In order to overcome the impact of the echo on the speed calls, at present, there are many kinds of echo elimination technologies, for example, patent application files with the Patent Application Nos. CN200610114419.5, CN200710100270.X, CN200820213203.9, CN200880104273.3, CN201010225201.3, CN201010235614.X, CN201010240571.4, CN201110048861.3, etc. has disclosed the echo elimination technologies; however, a common point of the echo elimination technologies disclosed in the above-mentioned patent application files lies in a near-end participant eliminating the echo for a far-end user, which is conducive to prevent that a far-end participant hears his own voice being taken as the echo and returned to the far-end; although near-end echo elimination may be used at a near-end unit so as to make that the far-end participant cannot hear his own voice, in some cases, a far-end unit may have no available acoustic echo canceller to eliminate a far-end echo; in this case, since the acoustic coupling between the loudspeaker and the microphone at the far-end, the near-end participant will hear that his own voice returns to the near-end. Therefore, near-end echo elimination may benefit the far-end participant, but has no effect on preventing the near-end participant hearing a near-end audio which is taken as the echo and returned from the far-end.

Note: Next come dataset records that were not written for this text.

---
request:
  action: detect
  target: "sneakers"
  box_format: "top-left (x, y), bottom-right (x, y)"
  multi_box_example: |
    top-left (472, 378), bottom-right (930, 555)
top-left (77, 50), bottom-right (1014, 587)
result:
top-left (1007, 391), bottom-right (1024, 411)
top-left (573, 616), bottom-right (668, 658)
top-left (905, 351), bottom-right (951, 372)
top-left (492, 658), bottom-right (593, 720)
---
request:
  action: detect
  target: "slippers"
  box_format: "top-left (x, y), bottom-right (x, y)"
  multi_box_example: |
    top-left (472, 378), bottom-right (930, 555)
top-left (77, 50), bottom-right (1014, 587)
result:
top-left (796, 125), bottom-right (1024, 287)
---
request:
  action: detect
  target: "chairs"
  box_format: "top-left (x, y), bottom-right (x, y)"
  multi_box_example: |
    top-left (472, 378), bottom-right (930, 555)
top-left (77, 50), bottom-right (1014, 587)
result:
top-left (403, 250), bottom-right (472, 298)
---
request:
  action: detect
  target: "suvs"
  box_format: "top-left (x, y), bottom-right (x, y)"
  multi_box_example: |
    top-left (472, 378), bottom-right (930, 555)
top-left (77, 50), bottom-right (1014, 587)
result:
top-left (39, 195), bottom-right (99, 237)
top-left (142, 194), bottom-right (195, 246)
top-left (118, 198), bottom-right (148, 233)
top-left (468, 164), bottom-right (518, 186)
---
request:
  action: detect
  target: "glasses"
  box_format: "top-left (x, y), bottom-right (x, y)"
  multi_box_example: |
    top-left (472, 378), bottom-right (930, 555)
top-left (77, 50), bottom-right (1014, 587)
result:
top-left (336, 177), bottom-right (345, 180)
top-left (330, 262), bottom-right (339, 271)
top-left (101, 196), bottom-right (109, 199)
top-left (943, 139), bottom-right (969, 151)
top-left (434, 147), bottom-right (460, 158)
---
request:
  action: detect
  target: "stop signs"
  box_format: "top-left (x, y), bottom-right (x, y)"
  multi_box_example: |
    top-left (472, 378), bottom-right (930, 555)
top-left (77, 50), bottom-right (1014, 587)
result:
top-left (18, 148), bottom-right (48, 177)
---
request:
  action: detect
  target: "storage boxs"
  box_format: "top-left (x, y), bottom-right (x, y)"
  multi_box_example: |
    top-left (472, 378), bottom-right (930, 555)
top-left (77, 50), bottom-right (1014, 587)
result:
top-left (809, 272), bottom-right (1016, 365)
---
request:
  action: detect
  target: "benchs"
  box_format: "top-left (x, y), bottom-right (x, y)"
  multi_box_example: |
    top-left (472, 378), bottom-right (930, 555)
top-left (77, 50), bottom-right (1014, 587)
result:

The patent application file with the Patent Application No. CN201010287069.9 provides a method for suppressing near-end interference returned by the far-end at the near-end. The patent application file discloses involving the detection and suppression on the returned audio at the near-end, that is, detecting and suppressing the audio which is from the near-end, acoustic coupled at the near-end and returned to the near-end unit at the near-end of the conference. In order to determine a first energy output and a second energy output of each separated frequency band from the near-end audio sent by the near-end unit and the far-end audio received by the near-end unit, the near-end unit compares the first energy output and the second energy output of each frequency band in a certain time delay range, and detects the returning of the near-end audio sent in the received far-end audio on the basis of the comparison result. The comparison can use cross-correlation to obtain an estimated time delay for a further analysis of a near-end energy and a far-end energy. The near-end unit suppresses any returned near-end audio being detected by eliminating and weakening the far-end audio output at the loudspeaker thereof. The core idea thereof is: if the speech of the far-end participant is not detected at the near-end by a double-end talk detector unit, then the volume of the near-end loudspeaker would be eliminated or weakened so as to suppress the returned near-end audio. This method really could effectively suppress the returned near-end audio, but the method cannot adaptively suppress the returned near-end audio, and cannot timely control the volume of the near-end loudspeaker; in addition, the method for suppressing the returned near-end audio is to eliminate or weaken the volume of the near-end loudspeaker, and thus could result in the discontinuity of the far-end audio, thereby reducing the speech quality of the conference, and influencing the user experience.
Therefore, in the above-mentioned relevant art, when the returned near-end audio is suppressed, the far-end audio is incontinuous because the volume of the near-end loudspeaker may not be adaptively eliminated or weakened, thus reducing the speech quality of the conference and influencing the user experience.